Pair Corralation between Nasdaq-100 Fund and Catalyst Dynamic
Assuming the 90 days horizon Nasdaq-100 Fund is expected to generate 1.58 times less return on investment than Catalyst Dynamic. In addition to that, Nasdaq-100 Fund is 1.04 times more volatile than Catalyst Dynamic Alpha. It trades about 0.21 of its total potential returns per unit of risk. Catalyst Dynamic Alpha is currently generating about 0.34 per unit of volatility. If you would invest 2,427 in Catalyst Dynamic Alpha on September 1, 2024 and sell it today you would earn a total of 175.00 from holding Catalyst Dynamic Alpha or generate 7.21% return on investment over 90 days.

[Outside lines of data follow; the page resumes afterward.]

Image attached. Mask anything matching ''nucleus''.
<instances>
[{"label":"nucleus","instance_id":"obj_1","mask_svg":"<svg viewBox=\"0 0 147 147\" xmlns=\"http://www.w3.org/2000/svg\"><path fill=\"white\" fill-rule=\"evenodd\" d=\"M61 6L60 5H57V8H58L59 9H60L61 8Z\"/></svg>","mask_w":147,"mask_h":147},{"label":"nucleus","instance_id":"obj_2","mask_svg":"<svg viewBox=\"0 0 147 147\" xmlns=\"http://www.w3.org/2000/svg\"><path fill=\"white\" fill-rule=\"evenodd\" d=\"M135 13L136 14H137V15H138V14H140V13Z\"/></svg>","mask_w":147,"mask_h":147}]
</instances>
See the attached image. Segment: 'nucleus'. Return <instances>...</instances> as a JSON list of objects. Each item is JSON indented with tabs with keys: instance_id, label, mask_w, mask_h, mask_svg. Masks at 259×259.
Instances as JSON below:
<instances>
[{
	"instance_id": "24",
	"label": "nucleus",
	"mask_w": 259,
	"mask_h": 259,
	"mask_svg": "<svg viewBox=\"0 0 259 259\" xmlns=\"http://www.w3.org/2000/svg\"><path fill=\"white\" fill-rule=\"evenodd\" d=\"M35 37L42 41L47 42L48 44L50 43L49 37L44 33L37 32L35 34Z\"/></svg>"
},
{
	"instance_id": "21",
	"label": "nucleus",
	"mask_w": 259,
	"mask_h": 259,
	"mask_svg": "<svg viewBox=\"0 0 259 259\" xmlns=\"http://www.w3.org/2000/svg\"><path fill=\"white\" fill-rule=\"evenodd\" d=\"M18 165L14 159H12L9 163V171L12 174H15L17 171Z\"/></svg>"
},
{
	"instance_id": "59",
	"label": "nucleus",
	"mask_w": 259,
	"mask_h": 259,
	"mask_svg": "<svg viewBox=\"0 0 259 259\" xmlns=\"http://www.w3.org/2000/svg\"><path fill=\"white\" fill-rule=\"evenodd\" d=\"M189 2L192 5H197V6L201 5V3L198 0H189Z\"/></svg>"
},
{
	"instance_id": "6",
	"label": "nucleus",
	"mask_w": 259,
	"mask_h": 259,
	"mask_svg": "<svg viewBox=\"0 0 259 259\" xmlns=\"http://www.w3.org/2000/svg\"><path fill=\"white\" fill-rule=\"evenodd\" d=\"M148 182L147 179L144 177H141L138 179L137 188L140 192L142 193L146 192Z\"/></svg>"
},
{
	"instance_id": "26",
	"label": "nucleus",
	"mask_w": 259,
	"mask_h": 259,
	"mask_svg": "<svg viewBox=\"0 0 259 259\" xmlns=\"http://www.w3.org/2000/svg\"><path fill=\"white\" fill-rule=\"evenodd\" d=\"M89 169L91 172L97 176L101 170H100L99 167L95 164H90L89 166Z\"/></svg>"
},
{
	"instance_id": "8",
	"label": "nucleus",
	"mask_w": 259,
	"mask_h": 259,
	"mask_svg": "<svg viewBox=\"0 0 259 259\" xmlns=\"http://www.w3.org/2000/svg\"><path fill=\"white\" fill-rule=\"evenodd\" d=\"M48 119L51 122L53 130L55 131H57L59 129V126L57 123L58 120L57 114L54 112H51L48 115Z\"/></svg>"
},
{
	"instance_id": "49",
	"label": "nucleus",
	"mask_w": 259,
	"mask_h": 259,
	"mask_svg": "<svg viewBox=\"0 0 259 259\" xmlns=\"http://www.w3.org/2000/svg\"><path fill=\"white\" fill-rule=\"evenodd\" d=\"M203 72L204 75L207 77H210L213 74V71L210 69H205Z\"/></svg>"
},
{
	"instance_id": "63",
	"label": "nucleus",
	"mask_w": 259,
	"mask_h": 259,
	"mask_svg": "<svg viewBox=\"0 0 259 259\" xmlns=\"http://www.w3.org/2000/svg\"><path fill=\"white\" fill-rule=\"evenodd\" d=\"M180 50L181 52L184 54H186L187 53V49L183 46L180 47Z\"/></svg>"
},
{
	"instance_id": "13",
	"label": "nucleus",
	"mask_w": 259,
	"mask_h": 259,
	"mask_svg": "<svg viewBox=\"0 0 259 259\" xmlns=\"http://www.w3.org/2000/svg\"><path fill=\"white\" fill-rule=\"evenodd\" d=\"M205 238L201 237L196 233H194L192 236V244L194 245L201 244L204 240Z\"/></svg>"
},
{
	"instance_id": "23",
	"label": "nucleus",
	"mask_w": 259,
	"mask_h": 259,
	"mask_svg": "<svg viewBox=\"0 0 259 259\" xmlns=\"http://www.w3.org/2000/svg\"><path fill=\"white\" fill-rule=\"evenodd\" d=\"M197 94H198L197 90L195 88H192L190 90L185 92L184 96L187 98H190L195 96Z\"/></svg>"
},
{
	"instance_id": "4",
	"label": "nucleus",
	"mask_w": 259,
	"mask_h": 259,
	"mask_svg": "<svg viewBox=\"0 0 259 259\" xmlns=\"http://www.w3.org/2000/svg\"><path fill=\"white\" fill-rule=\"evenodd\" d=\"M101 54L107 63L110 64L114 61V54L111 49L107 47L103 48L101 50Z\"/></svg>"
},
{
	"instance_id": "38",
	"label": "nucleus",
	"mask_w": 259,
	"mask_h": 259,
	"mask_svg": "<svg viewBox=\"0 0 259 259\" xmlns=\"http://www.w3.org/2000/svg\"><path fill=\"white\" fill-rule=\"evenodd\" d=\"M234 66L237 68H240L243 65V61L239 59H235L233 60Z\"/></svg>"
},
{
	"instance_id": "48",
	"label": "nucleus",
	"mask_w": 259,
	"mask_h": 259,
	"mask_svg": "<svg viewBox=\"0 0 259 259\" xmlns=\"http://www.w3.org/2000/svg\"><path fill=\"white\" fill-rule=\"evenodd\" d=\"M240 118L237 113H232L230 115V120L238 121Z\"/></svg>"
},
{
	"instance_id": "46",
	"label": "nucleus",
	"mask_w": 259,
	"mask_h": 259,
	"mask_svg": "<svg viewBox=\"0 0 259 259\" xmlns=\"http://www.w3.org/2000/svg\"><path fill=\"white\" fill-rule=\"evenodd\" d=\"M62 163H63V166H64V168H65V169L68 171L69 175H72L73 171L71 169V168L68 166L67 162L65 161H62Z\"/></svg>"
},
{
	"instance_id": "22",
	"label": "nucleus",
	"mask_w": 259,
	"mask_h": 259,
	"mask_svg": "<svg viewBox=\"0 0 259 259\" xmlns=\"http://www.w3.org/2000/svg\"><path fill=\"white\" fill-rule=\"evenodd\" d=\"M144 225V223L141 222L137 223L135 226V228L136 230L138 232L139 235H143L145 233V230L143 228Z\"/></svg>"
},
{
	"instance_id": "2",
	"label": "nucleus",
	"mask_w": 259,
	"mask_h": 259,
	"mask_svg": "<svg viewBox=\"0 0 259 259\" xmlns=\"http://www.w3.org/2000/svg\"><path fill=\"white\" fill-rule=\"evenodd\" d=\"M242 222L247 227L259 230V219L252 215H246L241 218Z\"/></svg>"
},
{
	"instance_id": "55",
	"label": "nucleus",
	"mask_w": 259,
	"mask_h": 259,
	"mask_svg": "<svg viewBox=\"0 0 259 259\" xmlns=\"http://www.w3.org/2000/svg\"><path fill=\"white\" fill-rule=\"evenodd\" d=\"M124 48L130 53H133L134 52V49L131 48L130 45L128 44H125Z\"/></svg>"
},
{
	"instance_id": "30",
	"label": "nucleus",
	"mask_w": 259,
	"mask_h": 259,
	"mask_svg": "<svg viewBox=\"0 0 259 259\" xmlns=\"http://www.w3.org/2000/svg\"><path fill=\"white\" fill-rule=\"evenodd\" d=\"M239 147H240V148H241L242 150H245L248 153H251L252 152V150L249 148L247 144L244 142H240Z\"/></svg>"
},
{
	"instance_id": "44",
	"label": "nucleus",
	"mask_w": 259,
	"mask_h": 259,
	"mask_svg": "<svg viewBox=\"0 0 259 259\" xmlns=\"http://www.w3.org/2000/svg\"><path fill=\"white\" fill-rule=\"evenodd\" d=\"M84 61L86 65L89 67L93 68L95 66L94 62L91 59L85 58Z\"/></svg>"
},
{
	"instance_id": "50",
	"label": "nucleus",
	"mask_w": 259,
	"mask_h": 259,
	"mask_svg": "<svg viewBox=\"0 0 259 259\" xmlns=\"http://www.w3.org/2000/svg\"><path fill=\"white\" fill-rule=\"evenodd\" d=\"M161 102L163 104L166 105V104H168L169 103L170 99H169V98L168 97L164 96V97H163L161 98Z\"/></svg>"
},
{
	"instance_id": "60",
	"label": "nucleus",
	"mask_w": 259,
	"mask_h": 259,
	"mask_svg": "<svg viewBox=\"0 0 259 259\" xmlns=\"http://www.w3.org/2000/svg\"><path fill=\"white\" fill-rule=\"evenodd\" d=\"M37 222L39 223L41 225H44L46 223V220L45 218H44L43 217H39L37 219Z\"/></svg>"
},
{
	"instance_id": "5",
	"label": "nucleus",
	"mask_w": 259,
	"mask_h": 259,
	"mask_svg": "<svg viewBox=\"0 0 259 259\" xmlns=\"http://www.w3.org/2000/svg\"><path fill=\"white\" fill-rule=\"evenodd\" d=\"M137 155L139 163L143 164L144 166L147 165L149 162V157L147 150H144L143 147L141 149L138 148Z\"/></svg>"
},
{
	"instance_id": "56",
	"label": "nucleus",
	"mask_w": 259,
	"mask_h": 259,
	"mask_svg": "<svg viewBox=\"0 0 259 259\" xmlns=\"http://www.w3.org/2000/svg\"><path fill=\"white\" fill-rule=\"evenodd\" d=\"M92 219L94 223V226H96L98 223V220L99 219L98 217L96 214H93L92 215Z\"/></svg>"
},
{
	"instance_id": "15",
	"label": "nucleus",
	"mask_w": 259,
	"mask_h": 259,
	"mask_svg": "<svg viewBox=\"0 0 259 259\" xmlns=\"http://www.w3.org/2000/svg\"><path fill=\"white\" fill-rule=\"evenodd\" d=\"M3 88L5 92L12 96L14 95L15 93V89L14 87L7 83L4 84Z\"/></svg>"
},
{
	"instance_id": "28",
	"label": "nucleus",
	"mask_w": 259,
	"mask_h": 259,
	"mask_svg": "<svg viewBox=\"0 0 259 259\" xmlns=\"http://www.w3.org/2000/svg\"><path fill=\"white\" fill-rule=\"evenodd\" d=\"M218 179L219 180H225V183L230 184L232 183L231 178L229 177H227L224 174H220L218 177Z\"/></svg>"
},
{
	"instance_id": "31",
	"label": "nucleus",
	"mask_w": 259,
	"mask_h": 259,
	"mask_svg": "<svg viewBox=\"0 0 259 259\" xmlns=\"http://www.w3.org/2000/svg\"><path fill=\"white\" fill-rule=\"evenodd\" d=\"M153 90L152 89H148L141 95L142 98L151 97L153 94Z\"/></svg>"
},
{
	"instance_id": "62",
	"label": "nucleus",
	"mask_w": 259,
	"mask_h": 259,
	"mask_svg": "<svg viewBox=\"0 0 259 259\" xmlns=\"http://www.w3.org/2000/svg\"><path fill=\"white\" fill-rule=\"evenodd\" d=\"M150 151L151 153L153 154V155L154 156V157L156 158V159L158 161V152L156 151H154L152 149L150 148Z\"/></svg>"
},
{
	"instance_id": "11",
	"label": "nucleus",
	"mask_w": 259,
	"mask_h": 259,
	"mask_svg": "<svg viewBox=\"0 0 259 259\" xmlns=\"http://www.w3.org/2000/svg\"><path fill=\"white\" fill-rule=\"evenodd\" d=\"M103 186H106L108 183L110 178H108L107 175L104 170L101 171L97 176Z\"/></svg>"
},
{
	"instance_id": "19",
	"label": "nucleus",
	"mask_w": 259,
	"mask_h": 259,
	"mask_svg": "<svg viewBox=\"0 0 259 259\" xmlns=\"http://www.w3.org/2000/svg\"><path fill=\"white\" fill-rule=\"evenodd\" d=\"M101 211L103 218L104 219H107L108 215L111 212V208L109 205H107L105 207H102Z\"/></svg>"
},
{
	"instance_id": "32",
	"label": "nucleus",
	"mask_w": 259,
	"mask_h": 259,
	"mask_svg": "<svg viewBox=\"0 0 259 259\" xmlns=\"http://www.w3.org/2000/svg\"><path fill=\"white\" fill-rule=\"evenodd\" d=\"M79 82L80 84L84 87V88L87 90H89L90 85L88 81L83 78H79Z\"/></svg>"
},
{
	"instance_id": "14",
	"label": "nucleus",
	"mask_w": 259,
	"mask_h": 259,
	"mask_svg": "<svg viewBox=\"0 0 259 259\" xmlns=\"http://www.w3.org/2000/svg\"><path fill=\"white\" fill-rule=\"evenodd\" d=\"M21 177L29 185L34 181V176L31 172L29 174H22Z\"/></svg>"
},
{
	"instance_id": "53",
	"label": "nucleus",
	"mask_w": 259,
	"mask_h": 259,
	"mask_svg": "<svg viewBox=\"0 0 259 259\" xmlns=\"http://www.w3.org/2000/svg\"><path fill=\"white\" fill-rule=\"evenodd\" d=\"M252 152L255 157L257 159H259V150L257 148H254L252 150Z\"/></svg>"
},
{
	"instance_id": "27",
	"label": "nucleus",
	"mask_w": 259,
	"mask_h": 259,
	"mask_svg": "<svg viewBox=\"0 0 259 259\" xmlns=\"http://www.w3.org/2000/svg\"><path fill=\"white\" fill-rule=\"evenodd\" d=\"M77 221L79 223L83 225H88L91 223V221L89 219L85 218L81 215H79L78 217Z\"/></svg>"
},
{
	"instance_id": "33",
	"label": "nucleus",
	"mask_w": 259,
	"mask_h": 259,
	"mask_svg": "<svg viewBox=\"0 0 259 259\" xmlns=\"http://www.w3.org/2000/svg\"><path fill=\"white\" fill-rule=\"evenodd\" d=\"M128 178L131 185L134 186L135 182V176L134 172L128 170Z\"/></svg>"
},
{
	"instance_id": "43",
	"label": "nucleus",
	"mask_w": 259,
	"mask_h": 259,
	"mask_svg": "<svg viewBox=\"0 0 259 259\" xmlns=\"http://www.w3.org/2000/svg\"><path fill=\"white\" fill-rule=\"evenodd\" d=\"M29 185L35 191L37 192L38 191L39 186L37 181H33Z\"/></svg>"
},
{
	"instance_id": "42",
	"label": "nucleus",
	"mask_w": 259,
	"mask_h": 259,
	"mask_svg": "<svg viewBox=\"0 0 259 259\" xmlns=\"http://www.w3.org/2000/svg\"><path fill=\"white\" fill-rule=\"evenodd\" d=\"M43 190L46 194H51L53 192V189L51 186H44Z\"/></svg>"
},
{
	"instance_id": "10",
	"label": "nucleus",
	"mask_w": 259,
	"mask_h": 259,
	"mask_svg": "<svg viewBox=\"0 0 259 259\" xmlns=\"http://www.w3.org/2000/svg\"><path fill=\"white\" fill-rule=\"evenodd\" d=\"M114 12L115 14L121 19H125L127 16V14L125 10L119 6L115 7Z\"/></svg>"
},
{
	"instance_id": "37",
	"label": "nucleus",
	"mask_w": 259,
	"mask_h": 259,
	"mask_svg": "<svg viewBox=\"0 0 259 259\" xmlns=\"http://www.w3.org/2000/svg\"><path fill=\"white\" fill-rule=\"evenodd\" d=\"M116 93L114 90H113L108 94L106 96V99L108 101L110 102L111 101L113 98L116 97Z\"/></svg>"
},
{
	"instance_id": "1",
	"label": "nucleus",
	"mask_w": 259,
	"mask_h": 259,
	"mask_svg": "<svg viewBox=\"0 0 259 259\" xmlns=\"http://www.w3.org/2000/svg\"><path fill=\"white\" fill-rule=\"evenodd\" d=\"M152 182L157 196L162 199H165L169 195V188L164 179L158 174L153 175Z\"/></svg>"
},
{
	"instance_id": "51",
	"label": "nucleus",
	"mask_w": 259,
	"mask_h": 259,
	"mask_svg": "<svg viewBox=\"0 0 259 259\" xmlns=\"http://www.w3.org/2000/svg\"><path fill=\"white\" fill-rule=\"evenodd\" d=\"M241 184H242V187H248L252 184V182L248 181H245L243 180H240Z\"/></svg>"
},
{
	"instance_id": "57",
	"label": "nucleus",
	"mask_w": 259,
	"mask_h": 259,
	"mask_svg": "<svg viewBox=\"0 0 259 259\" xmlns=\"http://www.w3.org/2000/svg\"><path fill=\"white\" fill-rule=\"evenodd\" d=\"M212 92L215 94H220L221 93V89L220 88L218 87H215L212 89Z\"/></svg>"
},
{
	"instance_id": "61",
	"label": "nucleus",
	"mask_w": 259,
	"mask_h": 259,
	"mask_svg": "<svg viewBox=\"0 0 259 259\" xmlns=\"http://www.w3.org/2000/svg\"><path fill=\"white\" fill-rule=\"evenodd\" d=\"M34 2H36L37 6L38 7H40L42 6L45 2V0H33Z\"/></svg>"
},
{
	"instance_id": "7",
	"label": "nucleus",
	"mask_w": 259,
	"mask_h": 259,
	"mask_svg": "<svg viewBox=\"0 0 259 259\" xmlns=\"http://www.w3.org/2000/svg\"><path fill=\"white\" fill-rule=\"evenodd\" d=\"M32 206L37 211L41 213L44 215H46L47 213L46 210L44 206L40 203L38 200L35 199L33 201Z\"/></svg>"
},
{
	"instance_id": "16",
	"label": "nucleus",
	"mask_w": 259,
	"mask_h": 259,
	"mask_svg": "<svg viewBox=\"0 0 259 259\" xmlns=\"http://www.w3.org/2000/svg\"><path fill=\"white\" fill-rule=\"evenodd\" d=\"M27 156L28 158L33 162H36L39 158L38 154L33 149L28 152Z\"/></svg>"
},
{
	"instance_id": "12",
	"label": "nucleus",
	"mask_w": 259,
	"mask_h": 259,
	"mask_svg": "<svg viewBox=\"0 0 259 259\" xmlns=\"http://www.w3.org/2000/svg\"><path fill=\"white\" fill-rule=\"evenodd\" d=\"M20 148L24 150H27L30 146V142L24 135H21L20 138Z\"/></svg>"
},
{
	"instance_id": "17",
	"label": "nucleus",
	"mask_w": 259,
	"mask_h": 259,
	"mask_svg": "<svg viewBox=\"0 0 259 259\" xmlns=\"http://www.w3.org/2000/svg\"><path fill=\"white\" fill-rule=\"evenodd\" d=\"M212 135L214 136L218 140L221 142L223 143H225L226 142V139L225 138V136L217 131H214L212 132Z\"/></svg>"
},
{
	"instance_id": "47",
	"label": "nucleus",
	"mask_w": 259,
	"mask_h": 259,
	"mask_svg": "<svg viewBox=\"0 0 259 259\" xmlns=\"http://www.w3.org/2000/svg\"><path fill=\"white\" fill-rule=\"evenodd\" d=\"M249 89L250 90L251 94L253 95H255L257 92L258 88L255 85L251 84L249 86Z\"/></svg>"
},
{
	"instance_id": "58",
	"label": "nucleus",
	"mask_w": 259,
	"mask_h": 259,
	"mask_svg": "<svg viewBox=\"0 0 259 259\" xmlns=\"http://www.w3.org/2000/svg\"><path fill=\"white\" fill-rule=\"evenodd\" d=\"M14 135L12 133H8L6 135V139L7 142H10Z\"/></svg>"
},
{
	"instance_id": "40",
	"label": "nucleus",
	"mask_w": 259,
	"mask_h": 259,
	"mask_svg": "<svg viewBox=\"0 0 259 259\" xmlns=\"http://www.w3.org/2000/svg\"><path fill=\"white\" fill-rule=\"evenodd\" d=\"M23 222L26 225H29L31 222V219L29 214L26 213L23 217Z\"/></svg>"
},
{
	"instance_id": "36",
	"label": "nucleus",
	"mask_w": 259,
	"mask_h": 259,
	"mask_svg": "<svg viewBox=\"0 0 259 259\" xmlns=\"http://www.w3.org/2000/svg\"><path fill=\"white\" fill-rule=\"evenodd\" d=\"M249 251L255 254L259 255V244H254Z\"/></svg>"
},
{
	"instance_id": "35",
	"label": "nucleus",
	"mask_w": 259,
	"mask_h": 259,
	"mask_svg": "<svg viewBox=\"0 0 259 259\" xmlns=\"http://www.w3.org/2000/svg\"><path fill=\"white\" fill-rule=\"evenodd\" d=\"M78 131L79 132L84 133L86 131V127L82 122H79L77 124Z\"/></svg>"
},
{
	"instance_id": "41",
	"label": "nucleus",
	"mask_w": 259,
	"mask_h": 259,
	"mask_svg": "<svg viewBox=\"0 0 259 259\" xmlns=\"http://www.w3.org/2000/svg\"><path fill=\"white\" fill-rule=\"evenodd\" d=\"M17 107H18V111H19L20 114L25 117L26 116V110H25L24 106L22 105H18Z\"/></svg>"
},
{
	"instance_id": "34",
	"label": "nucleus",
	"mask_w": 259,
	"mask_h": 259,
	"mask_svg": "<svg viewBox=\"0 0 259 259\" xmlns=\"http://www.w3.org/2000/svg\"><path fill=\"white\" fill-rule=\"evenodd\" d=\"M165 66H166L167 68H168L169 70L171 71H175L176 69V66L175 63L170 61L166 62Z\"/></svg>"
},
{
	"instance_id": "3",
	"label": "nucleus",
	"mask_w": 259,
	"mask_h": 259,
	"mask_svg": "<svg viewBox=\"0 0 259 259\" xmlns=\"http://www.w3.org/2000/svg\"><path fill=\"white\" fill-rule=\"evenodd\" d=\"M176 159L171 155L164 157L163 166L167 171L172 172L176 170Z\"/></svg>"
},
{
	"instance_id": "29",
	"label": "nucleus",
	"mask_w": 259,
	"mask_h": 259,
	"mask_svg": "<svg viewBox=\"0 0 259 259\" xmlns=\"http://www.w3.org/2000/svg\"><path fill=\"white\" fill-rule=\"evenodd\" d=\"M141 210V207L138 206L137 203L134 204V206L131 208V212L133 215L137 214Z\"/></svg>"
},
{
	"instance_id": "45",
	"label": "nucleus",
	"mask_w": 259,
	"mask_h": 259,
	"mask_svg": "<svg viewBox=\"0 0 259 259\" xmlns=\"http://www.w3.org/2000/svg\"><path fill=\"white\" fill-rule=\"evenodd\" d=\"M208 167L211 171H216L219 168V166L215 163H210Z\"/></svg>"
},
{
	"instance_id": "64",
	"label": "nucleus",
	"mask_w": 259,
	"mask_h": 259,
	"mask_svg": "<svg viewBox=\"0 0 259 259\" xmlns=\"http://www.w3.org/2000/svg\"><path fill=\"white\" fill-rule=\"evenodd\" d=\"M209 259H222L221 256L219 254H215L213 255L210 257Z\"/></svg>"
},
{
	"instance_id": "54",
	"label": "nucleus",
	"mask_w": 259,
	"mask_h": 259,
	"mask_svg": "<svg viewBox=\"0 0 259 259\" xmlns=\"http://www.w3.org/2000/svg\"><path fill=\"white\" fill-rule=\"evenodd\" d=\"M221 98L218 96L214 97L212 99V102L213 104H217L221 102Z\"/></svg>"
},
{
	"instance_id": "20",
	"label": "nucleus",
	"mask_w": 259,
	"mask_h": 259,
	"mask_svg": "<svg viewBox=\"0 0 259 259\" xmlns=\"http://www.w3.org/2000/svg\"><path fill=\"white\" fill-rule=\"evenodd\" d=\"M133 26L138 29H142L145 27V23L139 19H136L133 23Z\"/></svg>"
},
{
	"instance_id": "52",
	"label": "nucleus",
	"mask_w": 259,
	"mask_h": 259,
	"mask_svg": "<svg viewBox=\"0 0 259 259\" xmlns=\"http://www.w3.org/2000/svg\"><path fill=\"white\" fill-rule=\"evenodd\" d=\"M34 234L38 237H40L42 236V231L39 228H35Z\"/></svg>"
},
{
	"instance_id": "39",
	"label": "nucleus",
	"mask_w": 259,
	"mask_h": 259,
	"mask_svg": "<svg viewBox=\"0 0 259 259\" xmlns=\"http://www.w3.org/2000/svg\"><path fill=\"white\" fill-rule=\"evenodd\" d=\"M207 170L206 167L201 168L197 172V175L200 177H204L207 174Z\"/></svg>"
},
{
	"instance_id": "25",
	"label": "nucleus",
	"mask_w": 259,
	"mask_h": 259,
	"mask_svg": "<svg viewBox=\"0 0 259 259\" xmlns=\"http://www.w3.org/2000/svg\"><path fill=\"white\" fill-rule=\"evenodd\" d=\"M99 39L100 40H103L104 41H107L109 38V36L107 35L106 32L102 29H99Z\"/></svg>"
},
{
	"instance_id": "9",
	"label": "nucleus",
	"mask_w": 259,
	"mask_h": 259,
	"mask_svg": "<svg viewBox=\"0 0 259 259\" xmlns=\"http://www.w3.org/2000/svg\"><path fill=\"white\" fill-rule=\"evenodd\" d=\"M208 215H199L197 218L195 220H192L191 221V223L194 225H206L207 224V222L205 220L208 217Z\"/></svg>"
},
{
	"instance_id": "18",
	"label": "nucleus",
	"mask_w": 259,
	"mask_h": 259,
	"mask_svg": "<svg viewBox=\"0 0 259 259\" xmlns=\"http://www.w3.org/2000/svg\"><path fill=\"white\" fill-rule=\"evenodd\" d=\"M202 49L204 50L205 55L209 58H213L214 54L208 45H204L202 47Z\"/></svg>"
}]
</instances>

Time Period | 3 Months [change] |
Direction | Moves Together |
Strength | Very Strong |
Accuracy | 95.45% |
Values | Daily Returns |
Nasdaq 100 Fund Class vs. Catalyst Dynamic Alpha
Performance |
Timeline |
Nasdaq 100 Fund |
Catalyst Dynamic Alpha |
Nasdaq-100 Fund and Catalyst Dynamic Volatility Contrast
Predicted Return Density |
Returns |
Pair Trading with Nasdaq-100 Fund and Catalyst Dynamic
The main advantage of trading using opposite Nasdaq-100 Fund and Catalyst Dynamic positions is that it hedges away some unsystematic risk. Because of two separate transactions, even if Nasdaq-100 Fund position performs unexpectedly, Catalyst Dynamic can make up some of the losses. Pair trading also minimizes risk from directional movements in the market. For example, if an entire industry or sector drops because of unexpected headlines, the short position in Catalyst Dynamic will offset losses from the drop in Catalyst Dynamic's long position.Nasdaq-100 Fund vs. Nasdaq 100 Fund Class | Nasdaq-100 Fund vs. Nasdaq 100 Profund Nasdaq 100 | Nasdaq-100 Fund vs. Select Fund R | Nasdaq-100 Fund vs. Select Fund C |
Catalyst Dynamic vs. Catalyst Dynamic Alpha | Catalyst Dynamic vs. Nasdaq 100 Fund Class | Catalyst Dynamic vs. Catalyst Dynamic Alpha | Catalyst Dynamic vs. Nasdaq 100 Fund Class |
Check out your portfolio center.Note that this page's information should be used as a complementary analysis to find the right mix of equity instruments to add to your existing portfolios or create a brand new portfolio. You can also try the Portfolio Analyzer module to portfolio analysis module that provides access to portfolio diagnostics and optimization engine.